— Problem set —
**1.** What prison term did Vega receive, according to the Vega v. Suthers court opinion?
**2.** Print the part of the Vega v. Suthers court opinion that begins with the words containing "Vega v. Suthers, 98-1024" and ends with "brief), for Petitioner-Appellant.".
**3.** Carry on the Vega v. Suthers court opinion from the point where the passage stops.

— Passage to read —
Vega v. Suthers, 98-1024

Citation195 F.3d 573
Decision Date26 October 1999
Docket NumberNo. 98-1024,98-1024
Parties(10th Cir. 1999) JUAN CRUZ VEGA, Petitioner-Appellant, v. JOHN SUTHERS, Director of Colorado Department of Corrections; BOB HICKOCK, Warden of Delta Correctional Center, Delta, Colorado; KEN SALAZAR, Attorney General for the State of Colorado, Respondents-Appellees. <A HREF="#fr1-*" name="fn1-*">*
CourtUnited States Courts of Appeals. United States Court of Appeals (10th Circuit)

Appeal from the United States District Court for the District of Colorado. D.C. No. 95-Z-2708

Andrew C. Heher, Deputy State Public Defender, Denver, Colorado, (David F. Vela, Colorado State Public Defender, with him on the brief), for Petitioner-Appellant.

Roger Griffin Billotte, Assistant Attorney General, Criminal Enforcement Section, Denver, Colorado, (Ken Salazar, Attorney General, with him on the brief), for Respondents-Appellees.

Before TACHA, BALDOCK, and MURPHY, Circuit Judges.

I. INTRODUCTION

MURPHY, Circuit Judge.

Juan Cruz Vega was convicted in Colorado state court on charges of possessing more than twenty-eight grams of cocaine with intent to distribute. See Colo. Rev. Stat. 18-18-105(1), (3) (1991). Although the presumptive sentencing range1 for a conviction on such charges was from four to sixteen years,2 Vega was sentenced to a term of imprisonment of twenty-four years and one day because he was found to be a "special offender."3 Vega was adjudged a special offender because he had "introduced, distributed, or imported" the cocaine "into the state of Colorado." Colo. Rev. Stat. 18-18-107(1)(d) (1991).4

On direct appeal, Vega argued as follows: (1) he was denied due process of law and the right to a trial by jury because the trial court refused to allow him to raise an entrapment defense to the special-offender charge; and (2) he was denied his Sixth Amendment right to confront the witnesses against him because the trial court had excluded evidence of internal Drug Enforcement Agency incentives for the conviction of drug offenders. The Colorado Court of Appeals and Colorado Supreme Court, in turn, rejected Vega's contentions and affirmed his conviction and sentence. See People v. Vega, 870 P.2d 549, 554 (Colo. Ct. App. 1993); Vega v. People, 893 P.2d 107, 120 (Colo. 1995) (en banc).

After his conviction and sentence were affirmed on direct appeal, Vega filed the instant 2254 habeas corpus petition. In the petition, Vega raised the same two claims he raised on direct appeal. The district court concluded that Vega was not entitled to habeas relief for substantially those reasons stated by the Colorado Supreme Court on direct appeal and, therefore, dismissed Vega's petition with prejudice. Exercising jurisdiction pursuant to 28 U.S.C. 2253,5 this court affirms.

II. BACKGROUND
A. Factual Background

The prosecution of Vega grew out of a sting operation that began with the arrest of John Anderson in Colorado on arson and burglary charges. Anderson, who also had drug charges pending against him in Nevada, approached law enforcement officials in Colorado in hopes of providing information in exchange for a reduction of the charges against him and for leniency in sentencing.

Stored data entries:
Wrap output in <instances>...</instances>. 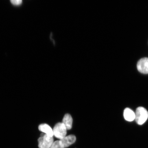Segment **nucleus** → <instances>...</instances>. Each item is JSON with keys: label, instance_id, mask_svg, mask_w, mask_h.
<instances>
[{"label": "nucleus", "instance_id": "f257e3e1", "mask_svg": "<svg viewBox=\"0 0 148 148\" xmlns=\"http://www.w3.org/2000/svg\"><path fill=\"white\" fill-rule=\"evenodd\" d=\"M148 118V112L143 107H140L136 109L135 112V119L138 125H141L147 121Z\"/></svg>", "mask_w": 148, "mask_h": 148}, {"label": "nucleus", "instance_id": "39448f33", "mask_svg": "<svg viewBox=\"0 0 148 148\" xmlns=\"http://www.w3.org/2000/svg\"><path fill=\"white\" fill-rule=\"evenodd\" d=\"M76 138L73 135H70L61 139L59 141L60 145L64 148L67 147L75 143Z\"/></svg>", "mask_w": 148, "mask_h": 148}, {"label": "nucleus", "instance_id": "f03ea898", "mask_svg": "<svg viewBox=\"0 0 148 148\" xmlns=\"http://www.w3.org/2000/svg\"><path fill=\"white\" fill-rule=\"evenodd\" d=\"M39 148H50L53 143V137L49 136L44 133H42L38 140Z\"/></svg>", "mask_w": 148, "mask_h": 148}, {"label": "nucleus", "instance_id": "9d476101", "mask_svg": "<svg viewBox=\"0 0 148 148\" xmlns=\"http://www.w3.org/2000/svg\"><path fill=\"white\" fill-rule=\"evenodd\" d=\"M11 3L14 5H20L23 3L22 0H11Z\"/></svg>", "mask_w": 148, "mask_h": 148}, {"label": "nucleus", "instance_id": "0eeeda50", "mask_svg": "<svg viewBox=\"0 0 148 148\" xmlns=\"http://www.w3.org/2000/svg\"><path fill=\"white\" fill-rule=\"evenodd\" d=\"M38 129L41 132L49 136L53 137V131L49 125L46 124H42L38 127Z\"/></svg>", "mask_w": 148, "mask_h": 148}, {"label": "nucleus", "instance_id": "7ed1b4c3", "mask_svg": "<svg viewBox=\"0 0 148 148\" xmlns=\"http://www.w3.org/2000/svg\"><path fill=\"white\" fill-rule=\"evenodd\" d=\"M66 129L62 123H59L55 125L53 130V135L57 138L61 139L66 136Z\"/></svg>", "mask_w": 148, "mask_h": 148}, {"label": "nucleus", "instance_id": "423d86ee", "mask_svg": "<svg viewBox=\"0 0 148 148\" xmlns=\"http://www.w3.org/2000/svg\"><path fill=\"white\" fill-rule=\"evenodd\" d=\"M123 116L127 121L131 122L135 119V112L129 108H126L123 112Z\"/></svg>", "mask_w": 148, "mask_h": 148}, {"label": "nucleus", "instance_id": "1a4fd4ad", "mask_svg": "<svg viewBox=\"0 0 148 148\" xmlns=\"http://www.w3.org/2000/svg\"><path fill=\"white\" fill-rule=\"evenodd\" d=\"M50 148H64L60 145V141L59 140H56L53 142L52 145L51 146Z\"/></svg>", "mask_w": 148, "mask_h": 148}, {"label": "nucleus", "instance_id": "6e6552de", "mask_svg": "<svg viewBox=\"0 0 148 148\" xmlns=\"http://www.w3.org/2000/svg\"><path fill=\"white\" fill-rule=\"evenodd\" d=\"M73 123V119L71 116L69 114H66L62 119V123L64 125L67 130L72 128Z\"/></svg>", "mask_w": 148, "mask_h": 148}, {"label": "nucleus", "instance_id": "20e7f679", "mask_svg": "<svg viewBox=\"0 0 148 148\" xmlns=\"http://www.w3.org/2000/svg\"><path fill=\"white\" fill-rule=\"evenodd\" d=\"M137 68L140 73L148 74V58L146 57L139 60L137 64Z\"/></svg>", "mask_w": 148, "mask_h": 148}]
</instances>
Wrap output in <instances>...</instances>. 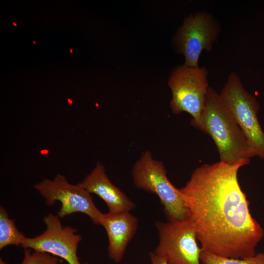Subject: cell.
Returning <instances> with one entry per match:
<instances>
[{
    "label": "cell",
    "mask_w": 264,
    "mask_h": 264,
    "mask_svg": "<svg viewBox=\"0 0 264 264\" xmlns=\"http://www.w3.org/2000/svg\"><path fill=\"white\" fill-rule=\"evenodd\" d=\"M246 165L203 164L179 189L202 250L238 259L257 254L264 230L252 216L238 178L239 170Z\"/></svg>",
    "instance_id": "1"
},
{
    "label": "cell",
    "mask_w": 264,
    "mask_h": 264,
    "mask_svg": "<svg viewBox=\"0 0 264 264\" xmlns=\"http://www.w3.org/2000/svg\"><path fill=\"white\" fill-rule=\"evenodd\" d=\"M209 134L218 150L220 161L247 165L254 156L243 132L220 101L219 93L209 87L205 105L197 123L191 124Z\"/></svg>",
    "instance_id": "2"
},
{
    "label": "cell",
    "mask_w": 264,
    "mask_h": 264,
    "mask_svg": "<svg viewBox=\"0 0 264 264\" xmlns=\"http://www.w3.org/2000/svg\"><path fill=\"white\" fill-rule=\"evenodd\" d=\"M219 97L244 134L254 156L264 160V131L257 115L260 106L236 72L230 73Z\"/></svg>",
    "instance_id": "3"
},
{
    "label": "cell",
    "mask_w": 264,
    "mask_h": 264,
    "mask_svg": "<svg viewBox=\"0 0 264 264\" xmlns=\"http://www.w3.org/2000/svg\"><path fill=\"white\" fill-rule=\"evenodd\" d=\"M132 175L136 188L158 196L168 220L188 218V209L179 189L168 179L163 163L154 159L150 151L144 152L135 162Z\"/></svg>",
    "instance_id": "4"
},
{
    "label": "cell",
    "mask_w": 264,
    "mask_h": 264,
    "mask_svg": "<svg viewBox=\"0 0 264 264\" xmlns=\"http://www.w3.org/2000/svg\"><path fill=\"white\" fill-rule=\"evenodd\" d=\"M208 72L204 66H178L172 71L168 84L172 96L170 103L175 114L186 112L193 117L191 124L199 120L204 110L209 88Z\"/></svg>",
    "instance_id": "5"
},
{
    "label": "cell",
    "mask_w": 264,
    "mask_h": 264,
    "mask_svg": "<svg viewBox=\"0 0 264 264\" xmlns=\"http://www.w3.org/2000/svg\"><path fill=\"white\" fill-rule=\"evenodd\" d=\"M220 31L219 22L209 12L198 11L186 17L174 40L176 50L184 57L183 64L199 66L202 52L212 51Z\"/></svg>",
    "instance_id": "6"
},
{
    "label": "cell",
    "mask_w": 264,
    "mask_h": 264,
    "mask_svg": "<svg viewBox=\"0 0 264 264\" xmlns=\"http://www.w3.org/2000/svg\"><path fill=\"white\" fill-rule=\"evenodd\" d=\"M159 242L154 252L168 264H201V247L192 224L182 220L157 221L155 223Z\"/></svg>",
    "instance_id": "7"
},
{
    "label": "cell",
    "mask_w": 264,
    "mask_h": 264,
    "mask_svg": "<svg viewBox=\"0 0 264 264\" xmlns=\"http://www.w3.org/2000/svg\"><path fill=\"white\" fill-rule=\"evenodd\" d=\"M33 187L45 198L47 205L52 206L57 201L61 202L58 212L60 218L82 213L94 223L100 224L103 213L95 205L91 194L78 183H70L64 175L57 174L53 179H44Z\"/></svg>",
    "instance_id": "8"
},
{
    "label": "cell",
    "mask_w": 264,
    "mask_h": 264,
    "mask_svg": "<svg viewBox=\"0 0 264 264\" xmlns=\"http://www.w3.org/2000/svg\"><path fill=\"white\" fill-rule=\"evenodd\" d=\"M60 219L58 215L48 214L44 219L45 230L33 238L25 237L20 246L63 259L68 264H81L77 248L82 237L76 229L64 226Z\"/></svg>",
    "instance_id": "9"
},
{
    "label": "cell",
    "mask_w": 264,
    "mask_h": 264,
    "mask_svg": "<svg viewBox=\"0 0 264 264\" xmlns=\"http://www.w3.org/2000/svg\"><path fill=\"white\" fill-rule=\"evenodd\" d=\"M100 224L105 228L108 236L109 257L116 263L120 262L137 231V218L130 212H109L102 214Z\"/></svg>",
    "instance_id": "10"
},
{
    "label": "cell",
    "mask_w": 264,
    "mask_h": 264,
    "mask_svg": "<svg viewBox=\"0 0 264 264\" xmlns=\"http://www.w3.org/2000/svg\"><path fill=\"white\" fill-rule=\"evenodd\" d=\"M78 184L102 199L110 212H130L135 207L134 202L110 181L100 163H97L91 173Z\"/></svg>",
    "instance_id": "11"
},
{
    "label": "cell",
    "mask_w": 264,
    "mask_h": 264,
    "mask_svg": "<svg viewBox=\"0 0 264 264\" xmlns=\"http://www.w3.org/2000/svg\"><path fill=\"white\" fill-rule=\"evenodd\" d=\"M25 236L17 228L3 207H0V249L9 245H21Z\"/></svg>",
    "instance_id": "12"
},
{
    "label": "cell",
    "mask_w": 264,
    "mask_h": 264,
    "mask_svg": "<svg viewBox=\"0 0 264 264\" xmlns=\"http://www.w3.org/2000/svg\"><path fill=\"white\" fill-rule=\"evenodd\" d=\"M200 260L203 264H264V252L248 258L238 259L216 255L201 249Z\"/></svg>",
    "instance_id": "13"
},
{
    "label": "cell",
    "mask_w": 264,
    "mask_h": 264,
    "mask_svg": "<svg viewBox=\"0 0 264 264\" xmlns=\"http://www.w3.org/2000/svg\"><path fill=\"white\" fill-rule=\"evenodd\" d=\"M21 264H61L59 258L48 253L25 248Z\"/></svg>",
    "instance_id": "14"
},
{
    "label": "cell",
    "mask_w": 264,
    "mask_h": 264,
    "mask_svg": "<svg viewBox=\"0 0 264 264\" xmlns=\"http://www.w3.org/2000/svg\"><path fill=\"white\" fill-rule=\"evenodd\" d=\"M149 255L152 264H168L164 259L157 255L154 252H150Z\"/></svg>",
    "instance_id": "15"
},
{
    "label": "cell",
    "mask_w": 264,
    "mask_h": 264,
    "mask_svg": "<svg viewBox=\"0 0 264 264\" xmlns=\"http://www.w3.org/2000/svg\"><path fill=\"white\" fill-rule=\"evenodd\" d=\"M0 264H8L7 263L4 262L1 258H0Z\"/></svg>",
    "instance_id": "16"
},
{
    "label": "cell",
    "mask_w": 264,
    "mask_h": 264,
    "mask_svg": "<svg viewBox=\"0 0 264 264\" xmlns=\"http://www.w3.org/2000/svg\"><path fill=\"white\" fill-rule=\"evenodd\" d=\"M13 24L15 26H17L16 23H15V22H13Z\"/></svg>",
    "instance_id": "17"
},
{
    "label": "cell",
    "mask_w": 264,
    "mask_h": 264,
    "mask_svg": "<svg viewBox=\"0 0 264 264\" xmlns=\"http://www.w3.org/2000/svg\"><path fill=\"white\" fill-rule=\"evenodd\" d=\"M70 53H72V52H73V51L72 50V49H70Z\"/></svg>",
    "instance_id": "18"
},
{
    "label": "cell",
    "mask_w": 264,
    "mask_h": 264,
    "mask_svg": "<svg viewBox=\"0 0 264 264\" xmlns=\"http://www.w3.org/2000/svg\"><path fill=\"white\" fill-rule=\"evenodd\" d=\"M33 43H34V44L36 43V42H35V41H33Z\"/></svg>",
    "instance_id": "19"
},
{
    "label": "cell",
    "mask_w": 264,
    "mask_h": 264,
    "mask_svg": "<svg viewBox=\"0 0 264 264\" xmlns=\"http://www.w3.org/2000/svg\"></svg>",
    "instance_id": "20"
}]
</instances>
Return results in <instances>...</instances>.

— Outputs —
**1.** A term of imprisonment of twenty-four years and one day.

**2.**
Vega v. Suthers, 98-1024

Citation195 F.3d 573
Decision Date26 October 1999
Docket NumberNo. 98-1024,98-1024
Parties(10th Cir. 1999) JUAN CRUZ VEGA, Petitioner-Appellant, v. JOHN SUTHERS, Director of Colorado Department of Corrections; BOB HICKOCK, Warden of Delta Correctional Center, Delta, Colorado; KEN SALAZAR, Attorney General for the State of Colorado, Respondents-Appellees. <A HREF="#fr1-*" name="fn1-*">*
CourtUnited States Courts of Appeals. United States Court of Appeals (10th Circuit)

Appeal from the United States District Court for the District of Colorado. D.C. No. 95-Z-2708

Andrew C. Heher, Deputy State Public Defender, Denver, Colorado, (David F. Vela, Colorado State Public Defender, with him on the brief), for Petitioner-Appellant.

**3.**
Anderson convinced agents of the Drug Enforcement Administration ("DEA") and the Arvada, Colorado Police Department ("APD") to allow him to negotiate with individuals who might import narcotics into Colorado. Anderson began his work with the DEA and APD by calling Charlie Aponte, an individual Anderson had known for some period of time. Anderson called Aponte in California and indicated that he "was in Colorado and had a buyer" and that he "would like to do some business." Aponte indicated that he would "look into it." Although Anderson made several additional calls from November of 1990 through January of 1991, the telephone negotiations did not come to fruition. Nevertheless, Anderson was released from custody in Colorado so that he could travel to California in the hope of consummating a sale and delivery of drugs to Colorado. Anderson remained in California for a number of weeks to continue negotiations with Aponte. Aponte eventually agreed to provide Anderson with drugs during one of their meetings.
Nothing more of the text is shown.